Relation Model Versus Document Model
Relational Model (SQL)
SQL organises data into relations (tables) which are unordered collections of tuples (rows). SQL has dominated for 30+ years and is the standard choice for storing and querying data with a regular structure.
Relational databases were originally for business data processing which involves:
- Transaction processing: entering sales, banking transactions, airline reservations, etc.
- Batch processing: customer invoicing, payroll, reporting, etc.
Nowadays, relational databases are used much more generally. Much of the web today is powered by relational databases.
NoSQL
NoSQL is a class of non-relational databases which does not refer to any particular technology. In modern applications, the need for NoSQL was driven by:
- A need for greater scalability including very large datasets or high write throughput.
- Typically difficult for relational databases to scale.
- A widespread preference for free and open source software.
- Specialised query operations that are not well supported by the relational model.

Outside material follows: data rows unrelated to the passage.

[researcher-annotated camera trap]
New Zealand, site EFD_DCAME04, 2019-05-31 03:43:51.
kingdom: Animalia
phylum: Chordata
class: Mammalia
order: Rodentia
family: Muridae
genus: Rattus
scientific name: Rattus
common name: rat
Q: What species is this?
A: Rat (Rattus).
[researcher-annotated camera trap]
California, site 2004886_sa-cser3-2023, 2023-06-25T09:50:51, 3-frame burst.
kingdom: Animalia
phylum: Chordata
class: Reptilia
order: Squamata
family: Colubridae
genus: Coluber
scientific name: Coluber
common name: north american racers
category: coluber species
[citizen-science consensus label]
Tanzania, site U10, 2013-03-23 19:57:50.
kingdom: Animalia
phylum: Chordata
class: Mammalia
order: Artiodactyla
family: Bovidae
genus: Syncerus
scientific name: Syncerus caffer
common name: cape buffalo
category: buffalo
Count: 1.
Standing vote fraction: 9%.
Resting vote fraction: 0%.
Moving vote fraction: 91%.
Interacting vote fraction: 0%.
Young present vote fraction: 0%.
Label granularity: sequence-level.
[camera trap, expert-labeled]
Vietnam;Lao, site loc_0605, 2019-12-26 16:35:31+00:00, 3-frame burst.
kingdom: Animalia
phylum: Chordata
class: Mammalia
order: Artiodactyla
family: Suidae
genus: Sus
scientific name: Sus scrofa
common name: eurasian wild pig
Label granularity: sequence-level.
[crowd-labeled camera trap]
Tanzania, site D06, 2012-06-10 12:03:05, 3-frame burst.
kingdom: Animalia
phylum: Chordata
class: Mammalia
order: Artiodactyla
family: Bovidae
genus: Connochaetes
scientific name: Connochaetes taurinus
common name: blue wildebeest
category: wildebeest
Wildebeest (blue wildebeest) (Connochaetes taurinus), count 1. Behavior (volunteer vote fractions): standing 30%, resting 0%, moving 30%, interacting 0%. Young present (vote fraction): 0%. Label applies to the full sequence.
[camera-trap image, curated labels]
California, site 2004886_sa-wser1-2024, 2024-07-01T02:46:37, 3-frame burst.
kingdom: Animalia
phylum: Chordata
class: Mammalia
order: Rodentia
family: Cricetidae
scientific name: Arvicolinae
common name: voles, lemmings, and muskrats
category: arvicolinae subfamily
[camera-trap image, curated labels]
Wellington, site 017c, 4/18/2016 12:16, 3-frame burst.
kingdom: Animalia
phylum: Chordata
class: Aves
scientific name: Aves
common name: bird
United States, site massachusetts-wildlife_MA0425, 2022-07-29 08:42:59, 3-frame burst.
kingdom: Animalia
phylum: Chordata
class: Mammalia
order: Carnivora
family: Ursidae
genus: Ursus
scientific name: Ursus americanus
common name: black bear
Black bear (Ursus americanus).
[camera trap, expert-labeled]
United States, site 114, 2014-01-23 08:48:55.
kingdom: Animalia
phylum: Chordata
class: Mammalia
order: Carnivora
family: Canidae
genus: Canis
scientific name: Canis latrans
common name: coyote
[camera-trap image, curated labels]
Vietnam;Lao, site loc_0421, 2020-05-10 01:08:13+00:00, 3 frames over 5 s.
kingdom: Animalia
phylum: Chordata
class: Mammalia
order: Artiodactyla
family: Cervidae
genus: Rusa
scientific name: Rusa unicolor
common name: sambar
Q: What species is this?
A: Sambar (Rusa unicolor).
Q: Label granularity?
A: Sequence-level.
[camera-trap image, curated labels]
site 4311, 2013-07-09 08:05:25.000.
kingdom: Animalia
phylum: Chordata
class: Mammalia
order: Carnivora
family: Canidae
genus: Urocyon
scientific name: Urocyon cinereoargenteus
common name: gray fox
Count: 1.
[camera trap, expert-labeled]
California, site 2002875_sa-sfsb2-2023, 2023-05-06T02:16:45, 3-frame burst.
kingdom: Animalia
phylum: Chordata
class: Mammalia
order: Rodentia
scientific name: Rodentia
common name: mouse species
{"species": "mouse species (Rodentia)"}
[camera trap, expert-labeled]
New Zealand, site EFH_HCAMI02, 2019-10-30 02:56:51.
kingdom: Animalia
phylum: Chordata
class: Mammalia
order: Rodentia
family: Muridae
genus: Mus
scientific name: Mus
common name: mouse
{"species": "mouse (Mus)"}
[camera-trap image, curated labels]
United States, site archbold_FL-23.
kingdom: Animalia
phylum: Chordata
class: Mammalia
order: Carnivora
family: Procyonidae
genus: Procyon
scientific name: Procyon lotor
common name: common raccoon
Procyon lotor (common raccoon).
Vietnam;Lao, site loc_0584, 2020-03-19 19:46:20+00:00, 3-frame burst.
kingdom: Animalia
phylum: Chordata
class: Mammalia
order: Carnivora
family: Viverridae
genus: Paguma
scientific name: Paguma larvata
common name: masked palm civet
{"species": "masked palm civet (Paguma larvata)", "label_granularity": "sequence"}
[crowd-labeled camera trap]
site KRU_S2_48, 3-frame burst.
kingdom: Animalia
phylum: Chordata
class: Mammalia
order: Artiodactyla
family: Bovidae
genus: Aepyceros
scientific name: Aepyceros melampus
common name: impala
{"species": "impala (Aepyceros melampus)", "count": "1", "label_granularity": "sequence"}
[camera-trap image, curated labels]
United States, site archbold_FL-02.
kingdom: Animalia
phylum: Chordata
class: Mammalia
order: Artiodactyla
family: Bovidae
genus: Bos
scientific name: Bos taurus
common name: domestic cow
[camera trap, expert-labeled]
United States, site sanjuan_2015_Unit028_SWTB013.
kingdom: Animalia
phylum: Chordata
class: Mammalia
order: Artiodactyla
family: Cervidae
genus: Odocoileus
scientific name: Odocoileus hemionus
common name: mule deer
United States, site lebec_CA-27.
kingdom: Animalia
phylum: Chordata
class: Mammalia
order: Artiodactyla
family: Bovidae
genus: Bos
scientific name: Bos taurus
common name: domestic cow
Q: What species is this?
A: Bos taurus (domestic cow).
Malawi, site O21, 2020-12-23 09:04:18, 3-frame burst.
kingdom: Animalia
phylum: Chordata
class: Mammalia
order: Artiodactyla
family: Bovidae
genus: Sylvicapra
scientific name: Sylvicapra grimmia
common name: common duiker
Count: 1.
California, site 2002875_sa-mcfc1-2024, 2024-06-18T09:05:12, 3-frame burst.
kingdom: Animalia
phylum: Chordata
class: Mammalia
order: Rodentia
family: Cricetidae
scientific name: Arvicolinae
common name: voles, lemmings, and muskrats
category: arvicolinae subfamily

- A desire for more dynamic and expressive data models.
- Relational schemas are typically restrictive.
Object-Relational Mismatch
Most applications are written in an OOP language. This creates an awkward translation layer between objects in the application code and the relational database model of tables, rows and columns.
ORM frameworks reduce boilerplate for this translation layer, but it can’t completely hide the differences between the models.
Relational vs Document Databases
Modelling Relationships
Normalised relational databases often refer to rows in other tables by ID, because joins are easy.
Document databases store data directly in the base table as a hierarchical tree structure. As a result, document databases often have poor support for joins.
Schema Flexibility
Relational databases enforce schemas on write.
- Incorrectly formatted tuples are rejected on insertion.
- Application code does not do any checks as it can ensure all data it reads from the database is valid.
- Analagous to static typing in programming.
Document databases delays schema checking to a read.
- No checks on the structure of data inserted into a table.
- Application code is responsible for checking the validity when reading from the database.
- Analagous to dynamic typing in programming.
This difference is most apparent in schema changes:
- Relational database would require a migration on the table.
- Document database would require a change to application code to handle both the new and old schema.
Data Locality
Relational databases often split data across multiple tables.
- Slower to retrieve all associated data for one entity, because more disk access required.
- Faster to retrieve or modify individual parts for one entity, because it can be access indepedently of the other data for the same entity.
Document databases often store whole documents in a single contiguous string.
- Fast to retrieve all associated data for one entity, because less disk access required.
- Slower to retrieve or modify individual parts for one entity, because it requires updating the entire document.
Convergence of Document and Relational Databases
Relational databases have started introducing JSON/XML features. Document databases have started introducing joins. Modern databases have started taking a hybrid approach between the two models.